High Deductible Health Plans are, simply put, plans that carry high deductible minimums before health insurance are applied. Insurance premiums for HDHP are lower than traditional health plans because the policyholder pays higher out-of-pocket costs than they would in a conventional health plan.
Health Maintenance Organization (HMO) Plans
HMO health plans are a type of managed healthcare plan. Unlike an HSA, the provider network for HMO plans is widely restricted, significantly lowering the choices of the policyholder. An HMO plan usually consists of particular health practitioners who can provide treatment to the policyholder.
Premiums for HMOs are typically the cheapest because the insurer negotiates lower costs for treatment with providers in exchange for sending their policyholders to them. HMO plans only provide coverage for approved providers in the network. Further treatment outside of the approved provider is only covered when referred by the primary care physician.
Preferred Provider Organization (PPO) Plans
A preferred provider organization plan works similarly to an indemnity plan because it allows policyholders to choose their own hospitals or medical providers. However, like an HMO plan, a PPO consists of a network of hospitals and providers, which a policyholder can choose from. A policyholder may also decide to seek treatment outside of the insurer's provider network for an additional cost.
A major upside of PPO plans is that policyholders can decide to visit a provider outside the network for specialist care without having to first consult with their primary care physician and still be covered under the policy. Insurers only pay a lesser amount when policyholders seek treatment from physicians outside the network.
Point-of-Service (POS) Plans
A POS plan is a mashup of an HMO and a PPO plan. A POS plan offers policyholders lesser costs when they choose practitioners within the network, thereby incentivizing them to stay within the insurer's network, but does not limit the policyholder to this network.
With a point-of-service plan, the insured can also decide to receive treatment within and outside the insurer's network.
Finding Health Insurance
Finding the perfect health insurance plan can sometimes mean a bit of shopping around, but this will pay off in the long run. First, it is important to know exactly what your needs are and what you need covered. Individuals with preexisting health conditions can often face higher premiums when they apply for insurance. However, healthy, young individuals qualify for low premiums.
The budget needs to be taken into account too. The applicant has to make sure that they can afford the monthly premiums on the policy before signing a contract with the insurer.

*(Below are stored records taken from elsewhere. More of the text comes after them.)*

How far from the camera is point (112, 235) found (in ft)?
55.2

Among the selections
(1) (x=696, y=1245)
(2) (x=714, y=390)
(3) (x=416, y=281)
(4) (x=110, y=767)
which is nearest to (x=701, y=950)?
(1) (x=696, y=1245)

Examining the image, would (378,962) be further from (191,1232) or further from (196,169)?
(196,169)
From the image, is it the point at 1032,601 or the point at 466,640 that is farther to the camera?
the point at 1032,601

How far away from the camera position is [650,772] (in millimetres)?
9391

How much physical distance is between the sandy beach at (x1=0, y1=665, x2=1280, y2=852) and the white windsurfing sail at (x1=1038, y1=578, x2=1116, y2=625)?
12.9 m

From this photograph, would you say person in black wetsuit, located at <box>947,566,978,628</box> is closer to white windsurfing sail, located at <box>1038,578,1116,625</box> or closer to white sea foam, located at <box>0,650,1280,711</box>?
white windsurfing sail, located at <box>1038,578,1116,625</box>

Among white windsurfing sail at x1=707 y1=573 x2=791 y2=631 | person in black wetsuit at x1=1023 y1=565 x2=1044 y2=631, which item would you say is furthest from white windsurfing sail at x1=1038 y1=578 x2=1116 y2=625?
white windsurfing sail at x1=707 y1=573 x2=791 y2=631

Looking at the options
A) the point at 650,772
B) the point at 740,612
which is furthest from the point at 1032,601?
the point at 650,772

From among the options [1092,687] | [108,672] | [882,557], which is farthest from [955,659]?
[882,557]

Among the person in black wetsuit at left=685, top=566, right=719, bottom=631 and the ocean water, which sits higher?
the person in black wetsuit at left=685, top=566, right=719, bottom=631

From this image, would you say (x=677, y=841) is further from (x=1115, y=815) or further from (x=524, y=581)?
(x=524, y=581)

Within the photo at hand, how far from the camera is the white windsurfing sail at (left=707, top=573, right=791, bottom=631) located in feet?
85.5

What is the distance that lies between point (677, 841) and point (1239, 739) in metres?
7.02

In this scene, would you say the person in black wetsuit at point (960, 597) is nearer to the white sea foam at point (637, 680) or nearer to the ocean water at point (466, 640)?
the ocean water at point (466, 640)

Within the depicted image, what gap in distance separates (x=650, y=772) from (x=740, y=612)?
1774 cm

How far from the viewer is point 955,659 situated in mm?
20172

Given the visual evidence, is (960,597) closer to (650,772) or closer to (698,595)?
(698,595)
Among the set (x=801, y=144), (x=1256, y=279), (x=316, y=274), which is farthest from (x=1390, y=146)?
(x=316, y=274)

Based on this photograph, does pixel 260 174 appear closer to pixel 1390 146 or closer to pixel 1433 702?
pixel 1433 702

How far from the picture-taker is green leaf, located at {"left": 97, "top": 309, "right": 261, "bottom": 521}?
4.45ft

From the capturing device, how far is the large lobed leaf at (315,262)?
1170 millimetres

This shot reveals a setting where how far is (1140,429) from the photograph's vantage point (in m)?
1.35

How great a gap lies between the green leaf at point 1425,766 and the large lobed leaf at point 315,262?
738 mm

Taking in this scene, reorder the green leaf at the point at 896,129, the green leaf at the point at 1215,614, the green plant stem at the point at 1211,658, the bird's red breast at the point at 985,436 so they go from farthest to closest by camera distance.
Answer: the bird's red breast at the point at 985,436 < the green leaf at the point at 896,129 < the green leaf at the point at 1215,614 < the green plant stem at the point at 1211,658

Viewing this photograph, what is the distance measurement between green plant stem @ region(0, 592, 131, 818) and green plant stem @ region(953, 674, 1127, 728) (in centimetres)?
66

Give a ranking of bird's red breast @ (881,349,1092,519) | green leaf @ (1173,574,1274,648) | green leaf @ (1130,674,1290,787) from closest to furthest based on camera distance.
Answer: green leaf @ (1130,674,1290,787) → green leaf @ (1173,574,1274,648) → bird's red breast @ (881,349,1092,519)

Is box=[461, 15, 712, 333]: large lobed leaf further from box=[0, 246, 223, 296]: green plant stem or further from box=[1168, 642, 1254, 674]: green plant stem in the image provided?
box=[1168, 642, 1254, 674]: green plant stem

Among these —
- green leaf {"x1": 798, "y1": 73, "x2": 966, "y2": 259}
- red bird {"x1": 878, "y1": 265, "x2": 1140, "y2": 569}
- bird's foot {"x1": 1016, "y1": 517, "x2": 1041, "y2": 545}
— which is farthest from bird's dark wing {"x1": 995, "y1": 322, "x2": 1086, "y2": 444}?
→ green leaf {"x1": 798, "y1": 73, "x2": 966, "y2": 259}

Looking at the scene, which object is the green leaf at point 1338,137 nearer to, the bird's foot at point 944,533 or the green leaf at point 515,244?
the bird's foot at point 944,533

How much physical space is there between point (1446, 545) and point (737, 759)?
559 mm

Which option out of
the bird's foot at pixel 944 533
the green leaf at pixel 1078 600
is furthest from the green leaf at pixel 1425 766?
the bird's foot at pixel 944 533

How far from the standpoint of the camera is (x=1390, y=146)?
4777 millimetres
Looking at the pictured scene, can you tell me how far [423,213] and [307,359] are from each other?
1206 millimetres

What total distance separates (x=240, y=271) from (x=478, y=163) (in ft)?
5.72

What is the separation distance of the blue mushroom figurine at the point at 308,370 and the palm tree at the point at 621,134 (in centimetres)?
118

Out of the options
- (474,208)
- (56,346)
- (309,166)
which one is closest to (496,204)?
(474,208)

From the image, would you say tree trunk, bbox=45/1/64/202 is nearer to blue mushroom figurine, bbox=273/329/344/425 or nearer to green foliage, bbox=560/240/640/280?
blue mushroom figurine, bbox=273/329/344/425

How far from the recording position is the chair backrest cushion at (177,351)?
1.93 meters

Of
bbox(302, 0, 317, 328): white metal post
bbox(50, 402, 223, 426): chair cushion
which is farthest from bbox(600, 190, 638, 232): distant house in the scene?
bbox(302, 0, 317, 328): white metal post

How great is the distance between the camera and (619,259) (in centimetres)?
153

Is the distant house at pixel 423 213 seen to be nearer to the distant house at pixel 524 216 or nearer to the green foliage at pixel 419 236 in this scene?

Individuals who cannot afford private health insurance qualify for public or government health insurance and can get coverage under any of its plans. Employers can also offer health insurance as part of incentive packages for employees.
Benefits Of Health Insurance
Health insurance carries both tax and savings benefits for policyholders. Insureds do not have to worry about treatment expenses when they are ill. They can rest easy knowing that they are not incurring debt while in the hospital or paying for medications.
Health insurance premiums are tax-deductible for the policyholder, and any benefits received are tax-free. The only exception for these are employees of S corporations.